» **Your objective**
Can you reproduce, word for word, the part of the LTO partitioning excerpt that begins at the words "This proposal is" and stops after "improving CPU utilization."?

This proposal is to use LTO to produce binaries fast by running
the IPA phase separately for each Translation Unit (TU), instead of on the 
Whole Program and ...

> automatically detect when to partition the TU into multiple LTRANS to
> improve compilation performance. The advantage of this approach is:
> 
> -   It can generate binaries as good as when LTO is disabled.
> 
> -   It is faster, as we can partition big files into multiple partitions
>     and compile these partitions in parallel.
> 
> -   It can interact with GNU Make Jobserver, improving CPU utilization.

This reads a bit odd, regular compilation already interacts with the
GNU Make Jobserver.  I'd reorder and reword it w/o dashes like

We can partition big files into multiple partitions and compile these 
partitions in parallel which should improve CPU utilization by exposing
smaller chunks to the GNU Make Jobserver.  Code generation quality
should be unaffected by this.

Thanks,
Richard.

> Planned Tasks
> 
> I plan to use the GSoC time to develop the following topics:
> 
> -   Week \[1, 3\] -- April 27 to May 15:\
>     Update `cc1`, `cc1plus`, `f771`, ..., to partition the Compilation
>     Unit (CU) after IPA analysis directly into multiple LTRANS
>     partitions, instead of generating a temporary GIMPLE file, and to
>     accept a additional parameter `-fsplit-outputs=<tempfile>`, in which
>     the generated ASM filenames will be written to.
> 
>     There are two possible cases in which I could work on:
> 
>     1.  *Fork*: After the CU is partitioned into multiple LTRANS, then
>         `cc1` will fork and compile these partitions, each of them
>         generating a ASM file, and write the generated asm name into
>         `<tempfile>`. Note that if the number of partitions is one, then
>         this part is not necessary.

» **Provided data**
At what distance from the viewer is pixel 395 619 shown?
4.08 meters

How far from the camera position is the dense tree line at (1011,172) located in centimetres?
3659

» **Solution to the problem**
This proposal is to use LTO to produce binaries fast by running
the IPA phase separately for each Translation Unit (TU), instead of on the 
Whole Program and ...

> automatically detect when to partition the TU into multiple LTRANS to
> improve compilation performance. The advantage of this approach is:
> 
> -   It can generate binaries as good as when LTO is disabled.
> 
> -   It is faster, as we can partition big files into multiple partitions
>     and compile these partitions in parallel.
> 
> -   It can interact with GNU Make Jobserver, improving CPU utilization.